• _YOUR INSTRUCTIONS_: Put the lines, starting at the one that contains "As presented in" and running through the last line, into a Markdown table with the columns Row and Line. Number each row and leave out blank lines.

** BEGIN INFORMATION SHOWN **

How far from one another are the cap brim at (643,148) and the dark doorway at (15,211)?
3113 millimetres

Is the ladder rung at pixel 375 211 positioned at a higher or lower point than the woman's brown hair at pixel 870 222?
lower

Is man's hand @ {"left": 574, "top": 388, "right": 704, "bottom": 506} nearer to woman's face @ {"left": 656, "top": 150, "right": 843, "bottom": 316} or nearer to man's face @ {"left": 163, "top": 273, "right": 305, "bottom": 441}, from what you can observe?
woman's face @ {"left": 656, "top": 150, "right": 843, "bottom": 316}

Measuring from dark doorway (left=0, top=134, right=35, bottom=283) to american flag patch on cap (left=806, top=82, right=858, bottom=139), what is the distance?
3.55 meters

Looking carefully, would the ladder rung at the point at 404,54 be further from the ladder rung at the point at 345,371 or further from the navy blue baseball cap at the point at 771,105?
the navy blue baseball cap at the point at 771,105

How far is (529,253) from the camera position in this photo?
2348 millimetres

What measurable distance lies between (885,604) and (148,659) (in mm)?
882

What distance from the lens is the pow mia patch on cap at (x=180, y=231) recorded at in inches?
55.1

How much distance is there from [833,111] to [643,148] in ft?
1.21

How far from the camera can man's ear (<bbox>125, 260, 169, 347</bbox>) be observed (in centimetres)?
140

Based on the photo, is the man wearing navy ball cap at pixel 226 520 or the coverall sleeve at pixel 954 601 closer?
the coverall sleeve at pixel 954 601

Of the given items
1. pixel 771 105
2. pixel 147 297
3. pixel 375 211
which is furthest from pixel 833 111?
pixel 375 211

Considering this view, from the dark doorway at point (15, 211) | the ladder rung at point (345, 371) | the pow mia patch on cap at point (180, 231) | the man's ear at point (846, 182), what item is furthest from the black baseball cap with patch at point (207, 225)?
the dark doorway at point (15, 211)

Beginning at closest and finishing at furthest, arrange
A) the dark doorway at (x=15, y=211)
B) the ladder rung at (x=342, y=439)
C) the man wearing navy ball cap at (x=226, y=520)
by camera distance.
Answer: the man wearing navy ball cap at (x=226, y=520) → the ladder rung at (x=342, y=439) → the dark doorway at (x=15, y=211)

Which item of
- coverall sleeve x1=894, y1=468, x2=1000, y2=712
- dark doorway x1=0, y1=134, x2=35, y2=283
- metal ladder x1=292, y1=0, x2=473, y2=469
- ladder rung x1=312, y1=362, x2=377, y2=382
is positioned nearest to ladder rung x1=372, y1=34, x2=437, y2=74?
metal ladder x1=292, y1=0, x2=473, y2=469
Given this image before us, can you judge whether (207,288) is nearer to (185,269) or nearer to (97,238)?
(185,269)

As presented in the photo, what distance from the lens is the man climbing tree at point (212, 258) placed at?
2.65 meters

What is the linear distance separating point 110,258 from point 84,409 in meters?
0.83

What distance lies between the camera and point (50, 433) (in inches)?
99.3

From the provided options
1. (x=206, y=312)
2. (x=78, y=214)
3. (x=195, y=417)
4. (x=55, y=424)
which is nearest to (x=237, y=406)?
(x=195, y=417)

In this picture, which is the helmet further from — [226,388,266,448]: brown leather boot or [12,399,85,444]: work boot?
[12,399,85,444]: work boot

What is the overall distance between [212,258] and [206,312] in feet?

** END INFORMATION SHOWN **

• _WRITTEN REPLY_:
| Row | Line |
|---|---|
| 1 | As presented in the photo, what distance from the lens is the man climbing tree at point (212, 258) placed at? |
| 2 | 2.65 meters |
| 3 | What is the linear distance separating point 110,258 from point 84,409 in meters? |
| 4 | 0.83 |
| 5 | What distance lies between the camera and point (50, 433) (in inches)? |
| 6 | 99.3 |
| 7 | From the provided options |
| 8 | 1. (x=206, y=312) |
| 9 | 2. (x=78, y=214) |
| 10 | 3. (x=195, y=417) |
| 11 | 4. (x=55, y=424) |
| 12 | which is nearest to (x=237, y=406)? |
| 13 | (x=195, y=417) |
| 14 | In this picture, which is the helmet further from — [226,388,266,448]: brown leather boot or [12,399,85,444]: work boot? |
| 15 | [12,399,85,444]: work boot |
| 16 | What is the overall distance between [212,258] and [206,312] in feet? |